> **文档正文**
# voice-interation-demo

**Repository Path**: QD0103/voice-interation-demo

## Basic Information

- **Project Name**: voice-interation-demo
- **Description**: No description available
- **Primary Language**: Unknown
- **License**: Apache-2.0
- **Default Branch**: main
- **Homepage**: None
- **GVP Project**: No

## Statistics

- **Stars**: 0
- **Forks**: 0
- **Created**: 2024-08-22
- **Last Updated**: 2024-08-22

## Categories & Tags

**Categories**: Uncategorized

**Tags**: None

## README


# 语音交互 Demo

这是一个简单的语音交互项目，前端通过录音将音频发送到后端，后端使用 Whisper 模型进行语音识别，并通过一个语言模型生成回复，最后使用 TTS 技术将回复转换为语音并返回给前端播放。

![效果图](images/image.png)


## 文件结构

```
project_folder/
│
├── app.py                    # Flask 应用主文件，处理音频请求
├── chat.py                   # 包含 spark_completion 函数的文件
├── voice_service.py          # 声音服务类文件，包含 Voice 抽象类和 PyttsVoice 实现类
├── requirements.txt          # 项目依赖文件
├── config.json               # 配置文件，包含敏感信息，不应提交到版本控制系统
├── .gitignore                # Git 忽略文件，包含 config.json
├── static/
│   └── index.html            # 前端 HTML 文件
└── uploads/                  # 上传的音频文件存储目录
```

## 环境配置

### 1. 克隆项目

```bash
git clone https://github.com/YYForReal/voice-interaction-demo.git
cd voice-interaction-demo
```

### 2. 创建虚拟环境并激活

```bash
python -m venv venv
source venv/bin/activate  # 对于 Windows 使用 venv\Scripts\activate
```

### 3. 安装依赖

```bash
pip install -r requirements.txt
pip install --upgrade spark_ai_python
```

### 4. 配置星火 API

在项目根目录下创建 `config.json` 文件，并添加以下内容：

```json
{
    "SPARKAI_URL": "wss://spark-api.xf-yun.com/v3.5/chat",
    "SPARKAI_APP_ID": "YOUR_SPARKAI_APP_ID",
    "SPARKAI_API_SECRET": "YOUR_SPARKAI_API_SECRET",
    "SPARKAI_API_KEY": "YOUR_SPARKAI_API_KEY",
    "SPARKAI_DOMAIN": "general"

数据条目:

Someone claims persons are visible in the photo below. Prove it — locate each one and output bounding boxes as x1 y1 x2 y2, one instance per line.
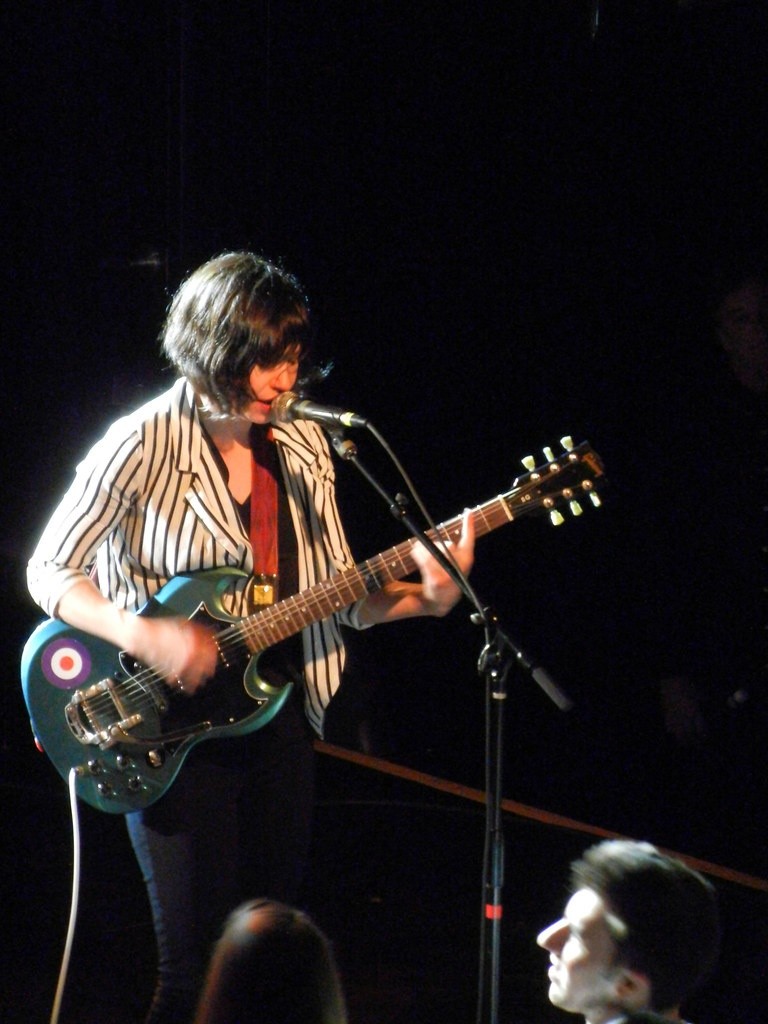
198 898 344 1024
24 251 474 1024
535 838 718 1024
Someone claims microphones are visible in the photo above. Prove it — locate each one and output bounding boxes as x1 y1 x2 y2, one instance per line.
270 391 368 426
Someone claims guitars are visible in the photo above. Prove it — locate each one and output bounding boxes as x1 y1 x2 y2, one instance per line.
20 436 607 814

> **练习 1**
判断下列三项说法是否与语音交互 Demo 的项目说明相符，逐项回答"是"或"否"，并原样引用说明中起决定作用的文字：(a) 后端使用 Whisper 模型进行语音识别；(b) config.json 文件应当提交到版本控制系统；(c) 该项目采用 MIT 许可证。
> **练习 2**
接着续写语音交互 Demo 的项目说明，从其最后一行之后写起。

> **作答区 1**
(a) 是。"后端使用 Whisper 模型进行语音识别"
(b) 否。"不应提交到版本控制系统"
(c) 否。"**License**: Apache-2.0"

> **作答区 2**
}
```

### 5. 安装 FFmpeg

#### Windows 用户

1. 从 [ffmpeg.org](https://ffmpeg.org/download.html) 下载适合你操作系统的版本。
2. 解压下载的文件（例如，解压到 `C:\ffmpeg`）。
3. 将 `C:\ffmpeg\bin` 目录路径添加到系统环境变量中。

#### Ubuntu 用户

```bash
sudo apt-get update
sudo apt-get install ffmpeg
pip install --upgrade openai-whisper

```

### 6. 验证 FFmpeg 安装

在命令行中运行以下命令，确保 FFmpeg 已正确安装：

```bash
ffmpeg -version
```

## 运行项目

### 1. 运行后端服务器

```bash
python app.py
```

### 2. 访问前端页面

在浏览器中打开 [http://127.0.0.1:5000/static/index.html](http://127.0.0.1:5000/static/index.html)。

## 代码说明

### app.py

`app.py` 文件是 Flask 应用的主文件，处理前端发送的音频请求，使用 Whisper 模型进行语音识别，并通过语言模型生成回复，最后使用 TTS 技术将回复转换为音频并返回给前端。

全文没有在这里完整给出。